Smugglivus Smugglivus Guest Author

Smugglivus 2012 Guest Author: Max Gladstone

Welcome to Smugglivus 2012! Throughout this month, we will have daily guests – authors and bloggers alike – looking back at their favorite reads of 2012, and looking forward to events and upcoming books in 2013.

Who: 2012 debut Fantasy author Max Gladstone

Max Gladstone Three Parts Dead

Recent Work: The excellent Three Parts Dead which Ana read and LOVED.

Let’s give a warm welcome to Max, folks!

The Right Book at the Right Moment

It’s an honor to be asked to host one day of this year’s Smugglivus. I’ve always admired book smuggling as passion and profession, and while my own career has taken me down a different path—

Wait, I’m sorry, but I’ve just been informed that I’m supposed to write about books, not about the smuggling thereof. And I had such good anecdotes to share about book smuggling! Well. One anecdote, anyway, sort of peripherally about book smuggling. It’s even a miraculous story, since, you know, ‘tis the season. Might as well tell it anyway, since we’re all here.

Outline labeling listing
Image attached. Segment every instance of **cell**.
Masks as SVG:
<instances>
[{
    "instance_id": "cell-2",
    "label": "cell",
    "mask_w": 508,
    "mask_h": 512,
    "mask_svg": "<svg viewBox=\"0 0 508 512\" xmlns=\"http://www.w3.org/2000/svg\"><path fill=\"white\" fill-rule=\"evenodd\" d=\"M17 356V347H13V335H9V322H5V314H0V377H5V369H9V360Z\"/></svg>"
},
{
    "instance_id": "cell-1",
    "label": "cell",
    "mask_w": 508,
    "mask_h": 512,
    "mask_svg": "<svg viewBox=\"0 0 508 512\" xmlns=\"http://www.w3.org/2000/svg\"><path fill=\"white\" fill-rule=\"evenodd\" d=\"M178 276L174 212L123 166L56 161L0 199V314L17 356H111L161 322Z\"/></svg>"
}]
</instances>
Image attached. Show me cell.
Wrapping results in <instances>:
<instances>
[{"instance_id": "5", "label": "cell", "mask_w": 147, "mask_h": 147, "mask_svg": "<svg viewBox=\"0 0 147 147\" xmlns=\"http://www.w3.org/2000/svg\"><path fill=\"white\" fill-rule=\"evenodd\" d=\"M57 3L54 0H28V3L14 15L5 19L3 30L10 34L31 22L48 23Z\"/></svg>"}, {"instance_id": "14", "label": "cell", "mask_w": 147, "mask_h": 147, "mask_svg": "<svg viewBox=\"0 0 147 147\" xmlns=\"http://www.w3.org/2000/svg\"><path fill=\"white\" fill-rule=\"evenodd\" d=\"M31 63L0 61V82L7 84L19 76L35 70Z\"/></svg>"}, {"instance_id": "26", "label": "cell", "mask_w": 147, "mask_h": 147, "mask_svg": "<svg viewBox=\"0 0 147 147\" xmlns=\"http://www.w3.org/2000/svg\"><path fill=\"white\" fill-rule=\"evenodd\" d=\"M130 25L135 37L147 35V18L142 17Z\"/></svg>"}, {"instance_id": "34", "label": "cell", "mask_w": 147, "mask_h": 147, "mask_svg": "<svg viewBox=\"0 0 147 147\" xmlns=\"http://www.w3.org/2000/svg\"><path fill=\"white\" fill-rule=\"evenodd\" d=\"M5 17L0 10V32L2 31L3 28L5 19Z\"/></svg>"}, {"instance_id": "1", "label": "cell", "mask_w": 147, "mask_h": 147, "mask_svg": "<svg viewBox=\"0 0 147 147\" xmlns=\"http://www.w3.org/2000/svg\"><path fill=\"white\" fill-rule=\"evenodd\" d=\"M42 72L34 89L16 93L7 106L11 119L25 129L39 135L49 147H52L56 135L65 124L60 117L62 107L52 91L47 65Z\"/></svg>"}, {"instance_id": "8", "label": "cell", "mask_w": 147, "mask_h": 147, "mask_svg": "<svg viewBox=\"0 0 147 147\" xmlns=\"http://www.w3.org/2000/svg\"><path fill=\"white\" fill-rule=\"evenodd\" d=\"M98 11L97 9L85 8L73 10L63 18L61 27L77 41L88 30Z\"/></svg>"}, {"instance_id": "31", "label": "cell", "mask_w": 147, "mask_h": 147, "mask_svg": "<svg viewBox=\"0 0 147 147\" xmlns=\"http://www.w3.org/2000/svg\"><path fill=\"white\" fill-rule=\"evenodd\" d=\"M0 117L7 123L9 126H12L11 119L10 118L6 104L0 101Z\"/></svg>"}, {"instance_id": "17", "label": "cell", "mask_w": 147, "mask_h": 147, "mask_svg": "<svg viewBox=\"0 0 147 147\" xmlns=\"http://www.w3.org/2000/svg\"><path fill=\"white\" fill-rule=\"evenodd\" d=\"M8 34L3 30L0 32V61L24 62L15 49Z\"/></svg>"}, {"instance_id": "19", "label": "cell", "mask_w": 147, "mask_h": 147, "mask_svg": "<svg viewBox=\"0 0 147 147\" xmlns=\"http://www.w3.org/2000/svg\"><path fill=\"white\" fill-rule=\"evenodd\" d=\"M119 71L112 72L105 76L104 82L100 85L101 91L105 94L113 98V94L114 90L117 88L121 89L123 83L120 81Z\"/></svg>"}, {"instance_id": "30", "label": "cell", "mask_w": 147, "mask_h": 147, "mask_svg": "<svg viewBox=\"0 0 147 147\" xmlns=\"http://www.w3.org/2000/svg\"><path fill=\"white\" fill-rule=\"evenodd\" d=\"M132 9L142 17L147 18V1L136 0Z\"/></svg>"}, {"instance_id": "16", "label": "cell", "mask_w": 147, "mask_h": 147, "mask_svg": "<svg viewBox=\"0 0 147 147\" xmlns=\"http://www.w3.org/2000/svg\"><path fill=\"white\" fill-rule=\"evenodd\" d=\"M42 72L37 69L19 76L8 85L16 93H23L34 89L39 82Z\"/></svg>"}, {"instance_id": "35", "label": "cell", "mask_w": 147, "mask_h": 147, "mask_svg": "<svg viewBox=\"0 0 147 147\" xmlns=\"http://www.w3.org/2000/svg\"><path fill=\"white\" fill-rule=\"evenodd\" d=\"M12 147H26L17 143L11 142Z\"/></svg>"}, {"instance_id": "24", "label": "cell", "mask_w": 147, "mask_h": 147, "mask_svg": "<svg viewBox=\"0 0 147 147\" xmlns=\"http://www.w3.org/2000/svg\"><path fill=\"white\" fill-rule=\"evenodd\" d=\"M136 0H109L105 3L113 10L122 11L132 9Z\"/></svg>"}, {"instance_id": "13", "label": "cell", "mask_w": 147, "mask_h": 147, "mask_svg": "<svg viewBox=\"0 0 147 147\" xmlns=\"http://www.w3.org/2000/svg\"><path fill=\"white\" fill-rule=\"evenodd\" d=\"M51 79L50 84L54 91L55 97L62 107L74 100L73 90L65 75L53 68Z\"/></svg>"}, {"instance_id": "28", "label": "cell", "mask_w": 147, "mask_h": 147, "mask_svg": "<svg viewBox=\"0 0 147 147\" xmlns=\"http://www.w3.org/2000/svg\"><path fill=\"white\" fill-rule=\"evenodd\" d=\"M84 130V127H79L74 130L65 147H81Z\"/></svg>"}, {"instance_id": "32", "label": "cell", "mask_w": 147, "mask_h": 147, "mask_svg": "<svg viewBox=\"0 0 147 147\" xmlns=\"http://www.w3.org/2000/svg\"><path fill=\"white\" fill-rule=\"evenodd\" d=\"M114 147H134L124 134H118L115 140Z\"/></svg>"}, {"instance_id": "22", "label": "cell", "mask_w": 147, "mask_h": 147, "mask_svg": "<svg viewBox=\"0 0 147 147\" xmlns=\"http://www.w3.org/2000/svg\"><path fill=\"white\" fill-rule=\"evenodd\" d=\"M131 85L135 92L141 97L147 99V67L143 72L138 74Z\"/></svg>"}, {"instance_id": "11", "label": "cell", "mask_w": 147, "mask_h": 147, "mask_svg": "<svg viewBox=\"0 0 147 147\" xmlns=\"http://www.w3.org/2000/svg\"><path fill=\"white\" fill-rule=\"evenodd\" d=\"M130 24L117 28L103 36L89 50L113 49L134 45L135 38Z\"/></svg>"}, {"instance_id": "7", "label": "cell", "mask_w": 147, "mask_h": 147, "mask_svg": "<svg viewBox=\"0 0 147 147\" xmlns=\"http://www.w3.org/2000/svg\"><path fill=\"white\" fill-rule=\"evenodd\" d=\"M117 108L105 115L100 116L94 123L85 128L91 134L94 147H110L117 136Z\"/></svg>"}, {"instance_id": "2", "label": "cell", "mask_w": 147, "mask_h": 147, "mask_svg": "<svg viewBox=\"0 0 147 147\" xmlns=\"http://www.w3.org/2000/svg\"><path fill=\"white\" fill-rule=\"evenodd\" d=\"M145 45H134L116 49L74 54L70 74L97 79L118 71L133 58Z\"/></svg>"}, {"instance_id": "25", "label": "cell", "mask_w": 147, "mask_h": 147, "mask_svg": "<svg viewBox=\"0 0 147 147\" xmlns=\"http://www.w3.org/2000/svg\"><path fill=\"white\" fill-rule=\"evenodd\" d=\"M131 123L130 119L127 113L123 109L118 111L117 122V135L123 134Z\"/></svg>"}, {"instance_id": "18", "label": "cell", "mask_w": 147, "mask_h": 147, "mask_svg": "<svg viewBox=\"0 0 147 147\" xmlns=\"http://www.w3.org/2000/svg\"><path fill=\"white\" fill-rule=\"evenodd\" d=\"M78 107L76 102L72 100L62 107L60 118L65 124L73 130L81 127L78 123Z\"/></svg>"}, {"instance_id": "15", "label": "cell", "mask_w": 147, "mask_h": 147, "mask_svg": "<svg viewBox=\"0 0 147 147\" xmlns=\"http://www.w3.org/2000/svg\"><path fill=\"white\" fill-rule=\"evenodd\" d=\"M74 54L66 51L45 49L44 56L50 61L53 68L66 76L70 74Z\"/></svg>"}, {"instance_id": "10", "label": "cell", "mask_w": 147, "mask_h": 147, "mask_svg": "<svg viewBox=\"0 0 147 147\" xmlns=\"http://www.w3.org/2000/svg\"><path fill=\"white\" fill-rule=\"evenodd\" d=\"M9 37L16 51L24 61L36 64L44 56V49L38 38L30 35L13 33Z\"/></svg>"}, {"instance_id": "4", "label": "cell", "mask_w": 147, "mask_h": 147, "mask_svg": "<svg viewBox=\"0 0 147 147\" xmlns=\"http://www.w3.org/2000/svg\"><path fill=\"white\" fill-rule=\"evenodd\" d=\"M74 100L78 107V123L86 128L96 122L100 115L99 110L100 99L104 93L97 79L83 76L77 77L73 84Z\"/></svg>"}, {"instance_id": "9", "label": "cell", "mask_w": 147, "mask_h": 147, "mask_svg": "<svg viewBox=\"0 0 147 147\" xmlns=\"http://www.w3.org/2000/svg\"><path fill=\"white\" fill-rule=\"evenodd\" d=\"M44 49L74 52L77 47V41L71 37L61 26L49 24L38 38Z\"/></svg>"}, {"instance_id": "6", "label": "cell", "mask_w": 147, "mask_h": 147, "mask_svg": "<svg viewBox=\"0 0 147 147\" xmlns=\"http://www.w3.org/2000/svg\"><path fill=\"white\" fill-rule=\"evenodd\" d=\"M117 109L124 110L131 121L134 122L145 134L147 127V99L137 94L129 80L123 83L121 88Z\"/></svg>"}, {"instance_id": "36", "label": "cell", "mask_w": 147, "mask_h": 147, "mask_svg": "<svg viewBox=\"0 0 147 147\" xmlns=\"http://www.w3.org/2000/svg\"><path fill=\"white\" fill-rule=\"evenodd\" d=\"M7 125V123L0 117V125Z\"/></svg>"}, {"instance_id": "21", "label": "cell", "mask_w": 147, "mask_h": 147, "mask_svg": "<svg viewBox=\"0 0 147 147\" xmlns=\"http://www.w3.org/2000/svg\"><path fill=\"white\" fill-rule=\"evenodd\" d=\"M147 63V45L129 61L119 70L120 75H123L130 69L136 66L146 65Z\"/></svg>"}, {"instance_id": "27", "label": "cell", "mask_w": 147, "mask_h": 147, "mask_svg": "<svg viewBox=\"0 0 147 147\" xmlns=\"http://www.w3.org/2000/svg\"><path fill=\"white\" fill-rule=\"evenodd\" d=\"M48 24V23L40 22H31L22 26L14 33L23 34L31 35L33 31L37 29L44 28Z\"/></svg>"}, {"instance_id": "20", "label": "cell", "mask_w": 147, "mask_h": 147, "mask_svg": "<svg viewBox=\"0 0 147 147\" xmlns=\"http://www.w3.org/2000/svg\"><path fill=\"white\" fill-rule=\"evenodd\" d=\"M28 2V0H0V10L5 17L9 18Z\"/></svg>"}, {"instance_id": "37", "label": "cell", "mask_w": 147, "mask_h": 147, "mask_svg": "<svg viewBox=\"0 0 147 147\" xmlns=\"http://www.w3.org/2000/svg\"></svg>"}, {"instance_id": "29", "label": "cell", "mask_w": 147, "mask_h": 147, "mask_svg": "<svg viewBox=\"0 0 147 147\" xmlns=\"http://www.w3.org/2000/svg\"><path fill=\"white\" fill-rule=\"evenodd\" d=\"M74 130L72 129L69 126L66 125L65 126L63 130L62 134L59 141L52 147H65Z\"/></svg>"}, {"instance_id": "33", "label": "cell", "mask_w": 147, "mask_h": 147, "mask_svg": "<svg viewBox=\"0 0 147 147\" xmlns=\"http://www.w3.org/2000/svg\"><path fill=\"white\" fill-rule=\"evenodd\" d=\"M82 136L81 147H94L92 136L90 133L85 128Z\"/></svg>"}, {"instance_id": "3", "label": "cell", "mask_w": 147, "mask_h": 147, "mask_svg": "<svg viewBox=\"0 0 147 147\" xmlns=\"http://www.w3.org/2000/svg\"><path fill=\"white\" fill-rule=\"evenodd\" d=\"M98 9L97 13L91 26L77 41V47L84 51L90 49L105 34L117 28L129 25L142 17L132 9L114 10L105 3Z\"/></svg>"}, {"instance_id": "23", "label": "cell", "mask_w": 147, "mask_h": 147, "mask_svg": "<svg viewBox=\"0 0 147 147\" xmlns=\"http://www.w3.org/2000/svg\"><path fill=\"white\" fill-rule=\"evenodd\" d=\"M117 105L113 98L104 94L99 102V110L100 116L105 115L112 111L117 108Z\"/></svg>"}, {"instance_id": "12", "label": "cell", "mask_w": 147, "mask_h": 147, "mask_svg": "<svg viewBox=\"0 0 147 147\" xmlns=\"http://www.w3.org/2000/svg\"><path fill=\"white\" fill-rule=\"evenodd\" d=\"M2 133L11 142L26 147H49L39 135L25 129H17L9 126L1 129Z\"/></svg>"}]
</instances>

* GIVEN PROBLEM 1
What recent work by Max Gladstone does the Smugglivus post name?
* GIVEN PROBLEM 2
Report how many lines of the listing contain the word "attached".
This listing is unrelated to the Smugglivus post.

* EXERCISE SOLUTION 1
Three Parts Dead

* EXERCISE SOLUTION 2
2